**RECORDS FOR THE EXERCISE:**
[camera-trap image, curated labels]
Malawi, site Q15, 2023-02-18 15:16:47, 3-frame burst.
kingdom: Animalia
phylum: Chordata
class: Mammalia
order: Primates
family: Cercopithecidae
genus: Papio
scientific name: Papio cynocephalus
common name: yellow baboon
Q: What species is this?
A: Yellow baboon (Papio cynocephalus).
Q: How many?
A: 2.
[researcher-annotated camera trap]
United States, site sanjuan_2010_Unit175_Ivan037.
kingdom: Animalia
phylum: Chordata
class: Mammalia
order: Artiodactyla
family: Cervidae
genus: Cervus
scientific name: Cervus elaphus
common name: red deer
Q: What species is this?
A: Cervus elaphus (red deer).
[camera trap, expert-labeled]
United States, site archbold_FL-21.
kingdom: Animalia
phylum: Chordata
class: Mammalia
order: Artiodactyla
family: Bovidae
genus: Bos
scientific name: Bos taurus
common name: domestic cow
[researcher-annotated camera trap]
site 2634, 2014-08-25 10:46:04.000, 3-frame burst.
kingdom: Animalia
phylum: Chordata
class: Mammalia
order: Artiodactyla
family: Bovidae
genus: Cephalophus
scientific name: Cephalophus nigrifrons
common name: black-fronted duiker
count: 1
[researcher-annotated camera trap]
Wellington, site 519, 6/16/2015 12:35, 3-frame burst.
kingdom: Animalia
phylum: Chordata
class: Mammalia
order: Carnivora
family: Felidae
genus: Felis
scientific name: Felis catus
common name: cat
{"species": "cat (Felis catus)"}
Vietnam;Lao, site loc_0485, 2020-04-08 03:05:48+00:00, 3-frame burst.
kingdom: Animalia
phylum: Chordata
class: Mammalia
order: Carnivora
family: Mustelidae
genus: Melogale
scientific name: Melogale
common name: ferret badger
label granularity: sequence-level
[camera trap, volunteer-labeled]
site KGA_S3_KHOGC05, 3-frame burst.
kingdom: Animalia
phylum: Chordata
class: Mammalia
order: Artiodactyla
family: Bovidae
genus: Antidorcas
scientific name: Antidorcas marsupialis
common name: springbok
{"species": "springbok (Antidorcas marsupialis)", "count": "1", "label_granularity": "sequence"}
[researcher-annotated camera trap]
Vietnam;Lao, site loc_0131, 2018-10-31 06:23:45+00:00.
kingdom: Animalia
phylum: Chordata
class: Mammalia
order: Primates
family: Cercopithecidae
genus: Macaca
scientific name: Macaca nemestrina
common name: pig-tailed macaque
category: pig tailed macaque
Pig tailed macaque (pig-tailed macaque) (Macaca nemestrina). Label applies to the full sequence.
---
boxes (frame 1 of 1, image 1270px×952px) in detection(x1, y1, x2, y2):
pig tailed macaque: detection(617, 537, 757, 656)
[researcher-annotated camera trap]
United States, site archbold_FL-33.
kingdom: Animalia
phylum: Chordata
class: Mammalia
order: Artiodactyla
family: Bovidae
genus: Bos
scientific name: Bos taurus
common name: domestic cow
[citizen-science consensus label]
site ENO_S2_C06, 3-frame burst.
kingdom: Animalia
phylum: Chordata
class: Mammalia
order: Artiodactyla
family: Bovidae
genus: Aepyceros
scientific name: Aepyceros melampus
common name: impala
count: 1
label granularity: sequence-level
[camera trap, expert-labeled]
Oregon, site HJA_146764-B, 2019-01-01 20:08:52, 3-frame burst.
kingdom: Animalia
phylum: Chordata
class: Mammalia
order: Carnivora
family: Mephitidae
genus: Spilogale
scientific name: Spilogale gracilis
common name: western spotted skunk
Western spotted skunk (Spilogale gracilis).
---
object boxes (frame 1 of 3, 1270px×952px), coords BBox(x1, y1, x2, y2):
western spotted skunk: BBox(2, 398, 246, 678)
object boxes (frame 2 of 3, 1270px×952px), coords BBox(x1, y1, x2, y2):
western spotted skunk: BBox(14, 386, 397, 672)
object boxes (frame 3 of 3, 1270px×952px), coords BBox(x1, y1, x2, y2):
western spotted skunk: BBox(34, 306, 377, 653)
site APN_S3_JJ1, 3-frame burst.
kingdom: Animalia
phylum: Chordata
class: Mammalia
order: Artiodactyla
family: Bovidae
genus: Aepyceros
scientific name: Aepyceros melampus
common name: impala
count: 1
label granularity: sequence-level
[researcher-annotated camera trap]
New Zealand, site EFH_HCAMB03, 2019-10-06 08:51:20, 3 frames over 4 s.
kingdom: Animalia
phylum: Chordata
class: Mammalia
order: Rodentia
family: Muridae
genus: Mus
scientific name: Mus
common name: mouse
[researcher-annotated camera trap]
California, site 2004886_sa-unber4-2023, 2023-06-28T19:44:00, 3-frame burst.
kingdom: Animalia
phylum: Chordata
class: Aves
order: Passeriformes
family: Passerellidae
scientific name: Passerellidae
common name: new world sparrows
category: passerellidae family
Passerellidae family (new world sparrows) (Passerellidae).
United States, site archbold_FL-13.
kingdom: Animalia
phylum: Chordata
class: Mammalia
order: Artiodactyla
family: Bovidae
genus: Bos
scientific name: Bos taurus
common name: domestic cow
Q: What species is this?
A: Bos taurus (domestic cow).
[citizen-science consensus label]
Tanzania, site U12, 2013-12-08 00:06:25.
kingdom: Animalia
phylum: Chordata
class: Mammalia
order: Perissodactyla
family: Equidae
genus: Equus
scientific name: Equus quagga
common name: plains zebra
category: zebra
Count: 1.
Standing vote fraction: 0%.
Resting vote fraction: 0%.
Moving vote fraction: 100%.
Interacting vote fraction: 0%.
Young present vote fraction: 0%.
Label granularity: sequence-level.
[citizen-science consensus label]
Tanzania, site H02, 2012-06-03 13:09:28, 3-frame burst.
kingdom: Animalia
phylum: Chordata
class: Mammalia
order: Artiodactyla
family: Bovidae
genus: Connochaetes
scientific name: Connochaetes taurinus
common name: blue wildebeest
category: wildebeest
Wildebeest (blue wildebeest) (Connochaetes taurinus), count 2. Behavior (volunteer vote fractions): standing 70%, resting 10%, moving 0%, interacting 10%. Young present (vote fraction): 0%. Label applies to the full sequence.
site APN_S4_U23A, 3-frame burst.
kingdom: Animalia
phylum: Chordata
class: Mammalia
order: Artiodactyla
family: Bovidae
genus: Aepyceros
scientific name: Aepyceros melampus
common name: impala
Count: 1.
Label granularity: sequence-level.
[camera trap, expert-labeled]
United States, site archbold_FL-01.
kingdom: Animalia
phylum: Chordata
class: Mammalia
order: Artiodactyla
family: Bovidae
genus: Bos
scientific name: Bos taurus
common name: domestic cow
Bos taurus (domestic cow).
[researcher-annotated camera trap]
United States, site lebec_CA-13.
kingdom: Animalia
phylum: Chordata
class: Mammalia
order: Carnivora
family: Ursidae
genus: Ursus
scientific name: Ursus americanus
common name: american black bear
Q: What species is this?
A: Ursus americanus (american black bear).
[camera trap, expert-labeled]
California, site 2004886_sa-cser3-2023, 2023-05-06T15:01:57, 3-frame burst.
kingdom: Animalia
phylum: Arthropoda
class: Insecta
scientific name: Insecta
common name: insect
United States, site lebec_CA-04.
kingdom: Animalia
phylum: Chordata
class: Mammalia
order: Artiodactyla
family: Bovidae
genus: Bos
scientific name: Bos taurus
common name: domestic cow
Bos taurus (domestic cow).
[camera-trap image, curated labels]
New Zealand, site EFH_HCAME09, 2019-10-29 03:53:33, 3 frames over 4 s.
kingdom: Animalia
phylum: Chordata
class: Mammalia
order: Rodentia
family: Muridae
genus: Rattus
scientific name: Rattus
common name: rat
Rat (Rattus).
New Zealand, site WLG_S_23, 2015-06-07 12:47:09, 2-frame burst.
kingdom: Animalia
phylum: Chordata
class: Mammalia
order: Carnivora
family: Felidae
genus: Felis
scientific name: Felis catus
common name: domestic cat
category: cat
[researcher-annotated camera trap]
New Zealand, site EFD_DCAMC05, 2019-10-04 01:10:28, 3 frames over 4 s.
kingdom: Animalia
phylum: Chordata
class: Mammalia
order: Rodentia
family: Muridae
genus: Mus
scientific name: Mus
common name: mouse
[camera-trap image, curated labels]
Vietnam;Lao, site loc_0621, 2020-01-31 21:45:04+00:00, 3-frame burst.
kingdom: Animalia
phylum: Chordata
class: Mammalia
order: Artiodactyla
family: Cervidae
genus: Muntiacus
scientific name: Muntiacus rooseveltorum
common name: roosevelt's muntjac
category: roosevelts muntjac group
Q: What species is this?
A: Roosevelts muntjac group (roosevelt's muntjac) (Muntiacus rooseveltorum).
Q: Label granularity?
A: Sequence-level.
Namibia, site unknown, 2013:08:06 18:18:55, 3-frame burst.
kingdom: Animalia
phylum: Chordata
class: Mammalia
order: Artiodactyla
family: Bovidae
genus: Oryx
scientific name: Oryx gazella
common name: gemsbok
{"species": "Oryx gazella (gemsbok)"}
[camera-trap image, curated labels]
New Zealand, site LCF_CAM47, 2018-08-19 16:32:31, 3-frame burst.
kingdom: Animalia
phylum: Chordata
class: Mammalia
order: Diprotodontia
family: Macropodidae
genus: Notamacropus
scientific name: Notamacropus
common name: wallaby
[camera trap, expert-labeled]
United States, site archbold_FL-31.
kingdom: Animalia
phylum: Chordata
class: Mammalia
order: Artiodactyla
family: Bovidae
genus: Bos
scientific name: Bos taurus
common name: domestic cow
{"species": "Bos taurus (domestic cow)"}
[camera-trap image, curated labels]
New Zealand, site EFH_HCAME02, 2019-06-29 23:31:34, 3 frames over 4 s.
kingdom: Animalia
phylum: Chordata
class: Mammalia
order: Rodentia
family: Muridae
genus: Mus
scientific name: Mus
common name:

**EXERCISE OBJECTIVE:** Quote, without any change, each line from the one that contains "New Zealand, site LCF_CAM47, 2018-08-19" through the end of the material.

**RESULT OF THIS TASK:**
New Zealand, site LCF_CAM47, 2018-08-19 16:32:31, 3-frame burst.
kingdom: Animalia
phylum: Chordata
class: Mammalia
order: Diprotodontia
family: Macropodidae
genus: Notamacropus
scientific name: Notamacropus
common name: wallaby
[camera trap, expert-labeled]
United States, site archbold_FL-31.
kingdom: Animalia
phylum: Chordata
class: Mammalia
order: Artiodactyla
family: Bovidae
genus: Bos
scientific name: Bos taurus
common name: domestic cow
{"species": "Bos taurus (domestic cow)"}
[camera-trap image, curated labels]
New Zealand, site EFH_HCAME02, 2019-06-29 23:31:34, 3 frames over 4 s.
kingdom: Animalia
phylum: Chordata
class: Mammalia
order: Rodentia
family: Muridae
genus: Mus
scientific name: Mus
common name:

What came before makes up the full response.